My Parent is Slipping!
When you start noticing changes in your parent's mental or physical health, you will likely have many questions. You may even struggle with accepting or coping with the reality of the situation. I cover some ways you can begin to approach this uncomfortable situation.
When we say a parent is "slipping," we usually mean that their mental or physical health is declining.
You visit your parent and notice that something is not right. You may not be able to pinpoint exactly what is wrong right away, but eventually some clear signals will emerge.
He or she is having trouble communicating.
There is no sign of any meal preparation or even much food in the refrigerator.
Maybe there is damage to the car that your parent cannot explain (more about this in an upcoming issue).
Perhaps there is weight loss or a marked change in physical condition.

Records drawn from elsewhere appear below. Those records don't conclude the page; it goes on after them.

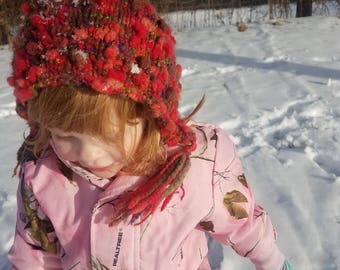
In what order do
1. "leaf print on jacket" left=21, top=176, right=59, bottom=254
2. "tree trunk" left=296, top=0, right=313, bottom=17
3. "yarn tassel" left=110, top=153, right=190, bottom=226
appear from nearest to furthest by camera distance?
"yarn tassel" left=110, top=153, right=190, bottom=226 → "leaf print on jacket" left=21, top=176, right=59, bottom=254 → "tree trunk" left=296, top=0, right=313, bottom=17

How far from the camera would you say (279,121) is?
9.14ft

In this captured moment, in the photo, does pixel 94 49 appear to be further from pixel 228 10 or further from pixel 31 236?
pixel 228 10

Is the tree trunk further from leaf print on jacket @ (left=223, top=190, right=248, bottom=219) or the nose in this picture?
the nose

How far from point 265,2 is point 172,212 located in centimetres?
630

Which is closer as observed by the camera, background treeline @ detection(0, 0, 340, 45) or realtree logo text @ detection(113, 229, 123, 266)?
realtree logo text @ detection(113, 229, 123, 266)

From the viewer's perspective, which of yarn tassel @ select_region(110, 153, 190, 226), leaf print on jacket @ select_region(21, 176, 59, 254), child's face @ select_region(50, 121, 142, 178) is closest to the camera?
child's face @ select_region(50, 121, 142, 178)

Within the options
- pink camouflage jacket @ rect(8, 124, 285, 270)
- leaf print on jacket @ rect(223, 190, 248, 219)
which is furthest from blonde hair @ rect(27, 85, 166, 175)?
leaf print on jacket @ rect(223, 190, 248, 219)

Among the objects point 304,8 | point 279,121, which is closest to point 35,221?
point 279,121

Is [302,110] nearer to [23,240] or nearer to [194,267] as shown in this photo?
[194,267]

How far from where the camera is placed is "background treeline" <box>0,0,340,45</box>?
20.6ft

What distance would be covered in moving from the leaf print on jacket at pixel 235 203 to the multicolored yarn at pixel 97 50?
1.22 feet

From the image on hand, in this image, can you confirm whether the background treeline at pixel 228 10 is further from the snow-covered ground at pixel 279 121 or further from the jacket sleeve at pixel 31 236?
the jacket sleeve at pixel 31 236

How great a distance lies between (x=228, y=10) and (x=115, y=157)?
6.19 metres

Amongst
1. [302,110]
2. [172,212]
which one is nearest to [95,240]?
[172,212]
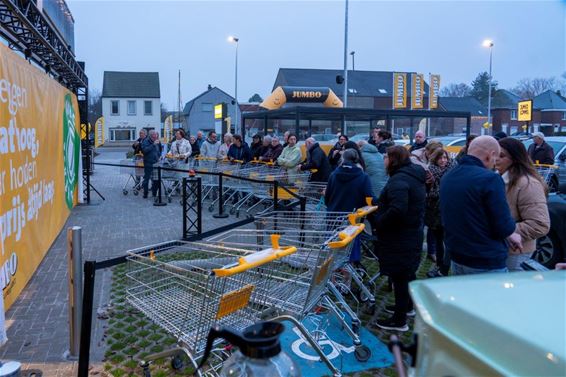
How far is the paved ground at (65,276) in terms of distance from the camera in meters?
4.55

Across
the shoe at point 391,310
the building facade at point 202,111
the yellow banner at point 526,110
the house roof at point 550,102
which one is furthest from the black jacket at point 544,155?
the house roof at point 550,102

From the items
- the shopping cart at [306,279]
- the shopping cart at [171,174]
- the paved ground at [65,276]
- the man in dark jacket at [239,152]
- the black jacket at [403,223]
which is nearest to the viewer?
the shopping cart at [306,279]

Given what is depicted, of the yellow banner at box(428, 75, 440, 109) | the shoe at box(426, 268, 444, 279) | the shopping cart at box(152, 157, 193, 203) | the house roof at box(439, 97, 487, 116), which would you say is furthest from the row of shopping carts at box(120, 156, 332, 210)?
the house roof at box(439, 97, 487, 116)

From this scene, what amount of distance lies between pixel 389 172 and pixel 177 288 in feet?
8.21

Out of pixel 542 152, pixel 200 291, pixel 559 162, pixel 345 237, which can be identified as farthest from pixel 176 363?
pixel 559 162

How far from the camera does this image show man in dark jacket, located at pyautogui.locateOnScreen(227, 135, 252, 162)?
1362cm

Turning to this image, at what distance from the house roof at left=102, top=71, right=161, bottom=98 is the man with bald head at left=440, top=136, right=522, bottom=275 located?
214ft

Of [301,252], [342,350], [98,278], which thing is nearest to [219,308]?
[301,252]

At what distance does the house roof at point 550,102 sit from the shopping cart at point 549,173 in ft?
209

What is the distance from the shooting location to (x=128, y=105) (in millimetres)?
65562

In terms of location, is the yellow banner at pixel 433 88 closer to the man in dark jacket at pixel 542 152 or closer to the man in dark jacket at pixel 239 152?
the man in dark jacket at pixel 542 152

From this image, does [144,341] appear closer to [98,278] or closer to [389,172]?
[98,278]

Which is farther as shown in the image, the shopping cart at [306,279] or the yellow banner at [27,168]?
the yellow banner at [27,168]

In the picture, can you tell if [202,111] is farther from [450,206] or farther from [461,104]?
[450,206]
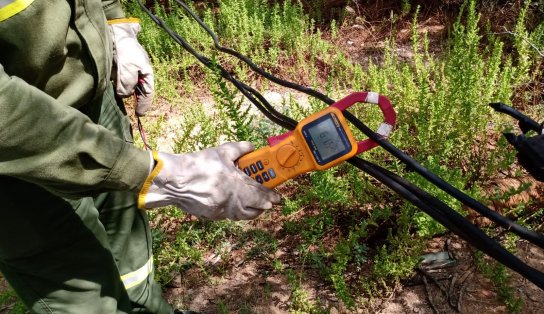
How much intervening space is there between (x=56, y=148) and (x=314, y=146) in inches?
30.7

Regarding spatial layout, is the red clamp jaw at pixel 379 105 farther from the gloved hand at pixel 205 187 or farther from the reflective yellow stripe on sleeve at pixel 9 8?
the reflective yellow stripe on sleeve at pixel 9 8

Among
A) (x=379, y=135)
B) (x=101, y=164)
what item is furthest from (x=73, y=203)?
(x=379, y=135)

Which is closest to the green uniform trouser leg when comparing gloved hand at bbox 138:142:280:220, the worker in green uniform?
the worker in green uniform

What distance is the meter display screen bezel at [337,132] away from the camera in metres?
1.41

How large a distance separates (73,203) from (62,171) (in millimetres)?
323

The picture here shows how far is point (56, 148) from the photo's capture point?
3.59 ft

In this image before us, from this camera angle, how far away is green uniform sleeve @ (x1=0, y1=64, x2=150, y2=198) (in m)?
1.02

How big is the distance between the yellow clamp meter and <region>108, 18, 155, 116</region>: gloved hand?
2.39 ft

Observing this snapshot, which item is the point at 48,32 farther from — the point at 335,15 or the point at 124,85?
the point at 335,15

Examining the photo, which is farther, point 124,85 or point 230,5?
point 230,5

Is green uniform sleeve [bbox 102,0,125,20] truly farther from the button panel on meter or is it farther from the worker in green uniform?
the button panel on meter

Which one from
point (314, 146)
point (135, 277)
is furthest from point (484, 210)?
point (135, 277)

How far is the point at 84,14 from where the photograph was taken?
4.69 feet

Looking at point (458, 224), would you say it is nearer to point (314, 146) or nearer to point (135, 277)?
point (314, 146)
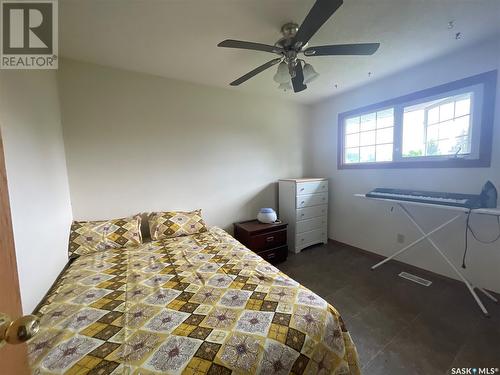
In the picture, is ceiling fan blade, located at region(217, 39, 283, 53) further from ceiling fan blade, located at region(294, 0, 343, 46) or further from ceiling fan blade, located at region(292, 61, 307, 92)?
ceiling fan blade, located at region(292, 61, 307, 92)

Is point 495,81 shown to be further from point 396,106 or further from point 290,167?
point 290,167

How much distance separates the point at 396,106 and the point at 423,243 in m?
1.66

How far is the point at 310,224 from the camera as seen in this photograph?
10.2 ft

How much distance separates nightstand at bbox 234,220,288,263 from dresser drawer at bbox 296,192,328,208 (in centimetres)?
44

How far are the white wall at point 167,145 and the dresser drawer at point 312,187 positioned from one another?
0.51 meters

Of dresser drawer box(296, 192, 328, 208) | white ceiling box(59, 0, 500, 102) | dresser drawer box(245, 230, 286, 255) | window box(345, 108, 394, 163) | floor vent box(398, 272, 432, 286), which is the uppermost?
white ceiling box(59, 0, 500, 102)

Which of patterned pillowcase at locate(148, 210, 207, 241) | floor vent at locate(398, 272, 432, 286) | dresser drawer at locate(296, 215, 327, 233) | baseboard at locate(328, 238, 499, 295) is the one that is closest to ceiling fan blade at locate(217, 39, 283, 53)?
patterned pillowcase at locate(148, 210, 207, 241)

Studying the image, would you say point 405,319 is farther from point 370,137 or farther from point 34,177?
point 34,177

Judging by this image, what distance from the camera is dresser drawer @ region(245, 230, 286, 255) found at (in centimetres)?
259

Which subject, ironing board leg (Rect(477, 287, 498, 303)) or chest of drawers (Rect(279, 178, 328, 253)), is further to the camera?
chest of drawers (Rect(279, 178, 328, 253))

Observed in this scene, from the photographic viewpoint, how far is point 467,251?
2.05 meters

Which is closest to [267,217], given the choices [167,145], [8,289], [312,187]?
[312,187]

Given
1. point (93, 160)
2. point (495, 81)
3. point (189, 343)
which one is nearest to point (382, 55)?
point (495, 81)

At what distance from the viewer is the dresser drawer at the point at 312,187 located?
2.95 metres
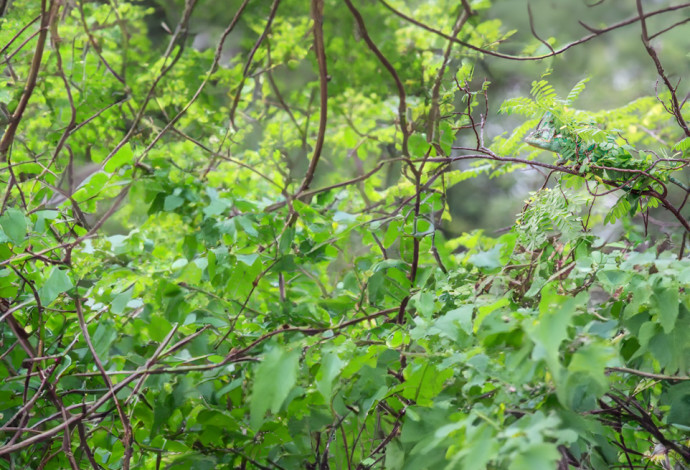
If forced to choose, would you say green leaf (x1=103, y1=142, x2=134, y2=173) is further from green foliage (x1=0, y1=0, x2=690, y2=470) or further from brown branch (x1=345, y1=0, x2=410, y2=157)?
brown branch (x1=345, y1=0, x2=410, y2=157)

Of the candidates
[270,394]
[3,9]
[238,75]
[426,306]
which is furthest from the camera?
[238,75]

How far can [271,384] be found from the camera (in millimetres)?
515

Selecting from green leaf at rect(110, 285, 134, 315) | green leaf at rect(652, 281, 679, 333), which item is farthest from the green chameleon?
green leaf at rect(110, 285, 134, 315)

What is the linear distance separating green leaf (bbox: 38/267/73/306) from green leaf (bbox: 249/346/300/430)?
16.1 inches

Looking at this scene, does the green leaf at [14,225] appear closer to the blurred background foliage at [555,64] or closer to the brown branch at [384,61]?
the brown branch at [384,61]

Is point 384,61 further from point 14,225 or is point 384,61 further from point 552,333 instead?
point 552,333

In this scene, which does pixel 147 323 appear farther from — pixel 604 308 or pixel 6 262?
pixel 604 308

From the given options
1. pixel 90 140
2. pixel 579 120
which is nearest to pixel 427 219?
pixel 579 120

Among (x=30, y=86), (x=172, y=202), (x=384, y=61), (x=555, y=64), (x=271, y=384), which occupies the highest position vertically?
(x=555, y=64)

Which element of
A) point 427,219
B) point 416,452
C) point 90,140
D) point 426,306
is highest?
point 90,140

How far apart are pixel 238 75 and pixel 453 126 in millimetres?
1693

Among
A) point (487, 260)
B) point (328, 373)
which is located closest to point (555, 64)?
point (487, 260)

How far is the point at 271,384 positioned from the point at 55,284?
1.44ft

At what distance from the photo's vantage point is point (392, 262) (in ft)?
2.68
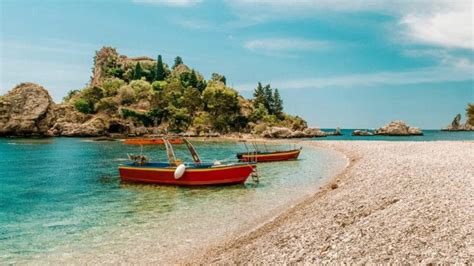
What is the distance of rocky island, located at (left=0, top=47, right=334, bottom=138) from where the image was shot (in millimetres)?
117375

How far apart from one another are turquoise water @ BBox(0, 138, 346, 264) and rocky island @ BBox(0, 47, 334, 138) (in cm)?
9067

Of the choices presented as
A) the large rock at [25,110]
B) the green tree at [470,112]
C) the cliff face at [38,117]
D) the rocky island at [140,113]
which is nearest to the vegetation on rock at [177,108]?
the rocky island at [140,113]

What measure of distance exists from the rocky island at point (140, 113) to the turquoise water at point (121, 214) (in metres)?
90.7

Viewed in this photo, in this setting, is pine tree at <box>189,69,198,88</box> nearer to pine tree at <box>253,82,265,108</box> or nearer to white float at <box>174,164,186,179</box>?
pine tree at <box>253,82,265,108</box>

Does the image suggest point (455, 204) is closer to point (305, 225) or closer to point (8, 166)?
point (305, 225)

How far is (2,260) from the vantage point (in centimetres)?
1284

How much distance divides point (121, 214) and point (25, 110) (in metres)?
116

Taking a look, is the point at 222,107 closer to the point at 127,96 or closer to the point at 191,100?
the point at 191,100

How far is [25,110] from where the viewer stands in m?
117

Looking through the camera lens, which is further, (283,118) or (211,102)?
(283,118)

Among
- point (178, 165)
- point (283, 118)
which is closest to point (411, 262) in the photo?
point (178, 165)

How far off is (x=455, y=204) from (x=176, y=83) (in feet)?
435

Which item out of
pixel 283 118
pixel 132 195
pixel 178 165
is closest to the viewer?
pixel 132 195

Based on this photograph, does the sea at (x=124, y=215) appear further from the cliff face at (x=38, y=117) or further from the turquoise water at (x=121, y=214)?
the cliff face at (x=38, y=117)
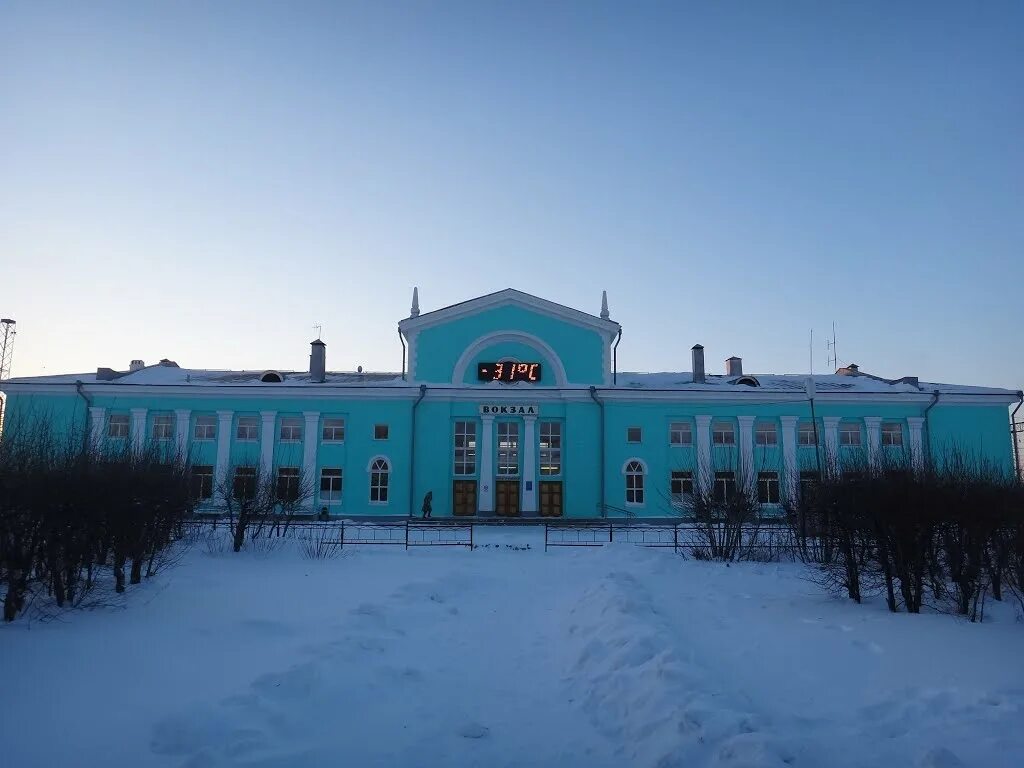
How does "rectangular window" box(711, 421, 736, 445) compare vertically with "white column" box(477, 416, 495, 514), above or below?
above

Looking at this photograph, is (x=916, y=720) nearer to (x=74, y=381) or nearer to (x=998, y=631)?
(x=998, y=631)

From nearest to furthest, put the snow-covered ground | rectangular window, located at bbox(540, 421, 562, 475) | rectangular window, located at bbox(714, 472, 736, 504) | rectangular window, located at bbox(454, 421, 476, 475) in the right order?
the snow-covered ground
rectangular window, located at bbox(714, 472, 736, 504)
rectangular window, located at bbox(454, 421, 476, 475)
rectangular window, located at bbox(540, 421, 562, 475)

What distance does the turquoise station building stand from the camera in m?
30.3

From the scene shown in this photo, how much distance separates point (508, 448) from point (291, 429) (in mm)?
9340

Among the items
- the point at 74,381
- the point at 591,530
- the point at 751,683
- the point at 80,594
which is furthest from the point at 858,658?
the point at 74,381

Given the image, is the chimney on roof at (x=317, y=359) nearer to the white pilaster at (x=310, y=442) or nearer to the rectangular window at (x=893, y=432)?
the white pilaster at (x=310, y=442)

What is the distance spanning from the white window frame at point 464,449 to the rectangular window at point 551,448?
2969 millimetres

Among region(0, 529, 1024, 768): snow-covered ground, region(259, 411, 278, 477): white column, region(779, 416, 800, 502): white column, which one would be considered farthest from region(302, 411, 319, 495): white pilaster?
region(779, 416, 800, 502): white column

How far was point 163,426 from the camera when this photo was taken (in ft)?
101

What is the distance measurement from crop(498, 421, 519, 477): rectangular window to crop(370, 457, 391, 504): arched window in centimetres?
480

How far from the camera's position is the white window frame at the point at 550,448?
30.9 m

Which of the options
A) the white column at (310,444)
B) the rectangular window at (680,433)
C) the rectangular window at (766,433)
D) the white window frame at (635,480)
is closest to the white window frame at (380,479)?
the white column at (310,444)

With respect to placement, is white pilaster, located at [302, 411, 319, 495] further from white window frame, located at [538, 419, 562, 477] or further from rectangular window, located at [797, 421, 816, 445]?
rectangular window, located at [797, 421, 816, 445]

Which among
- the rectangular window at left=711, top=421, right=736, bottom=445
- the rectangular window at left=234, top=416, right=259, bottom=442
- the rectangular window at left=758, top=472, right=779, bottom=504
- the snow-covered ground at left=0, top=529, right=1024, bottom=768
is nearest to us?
the snow-covered ground at left=0, top=529, right=1024, bottom=768
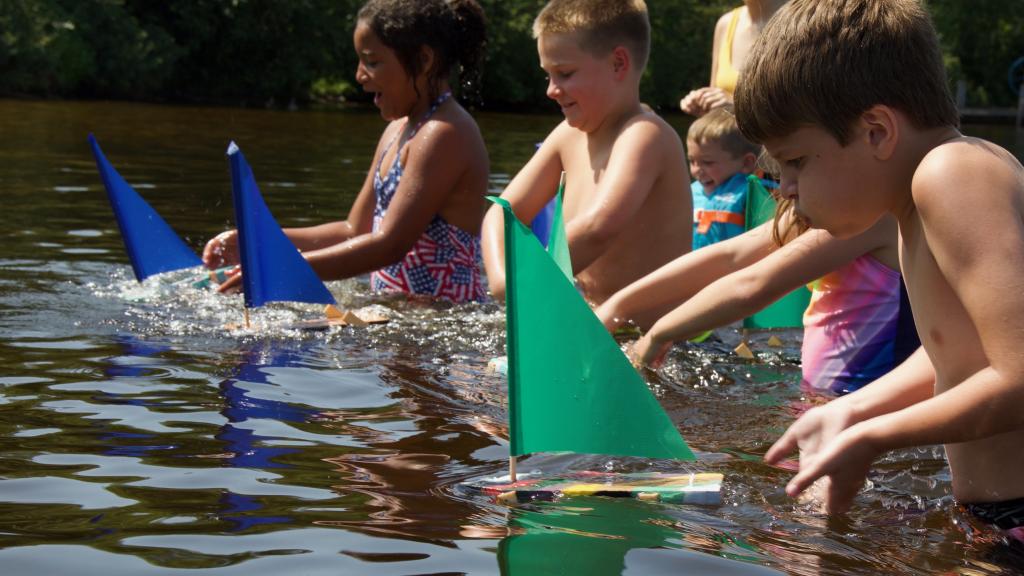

A material change that makes you question, “What is going on here?” is a cause for concern. Such changes in your parent’s condition can spur a lot of questions, which are frequently coupled with a sense of denial. Do not be surprised by this. While not every person will deny that something is wrong, denial out of fear is not uncommon.
A wise first step is a physical exam. There are often a medical reasons for material changes in lifestyle. There could be a change in cognition, a mental health issue such as depression, an illness, or an orthopedic problem. It is hard to identify without a complete exam.
Tell your parent they need to be seen and that you will assist in setting something up. If your parent has a family doctor it may be a good idea to start there, as they will have history with your mom or dad. Otherwise, Geriatricians are great for undefined concerns with the elderly. Offer to go along with them. Put yourself in their shoes. If you were scared, you would want to have some help. If your parent will allow you, go in to meet the doctor with them. Make sure you have your concerns and observations written down so you do not forget to mention them. Your parent’s physician will likely provide insight or assist in pointing you in the right direction.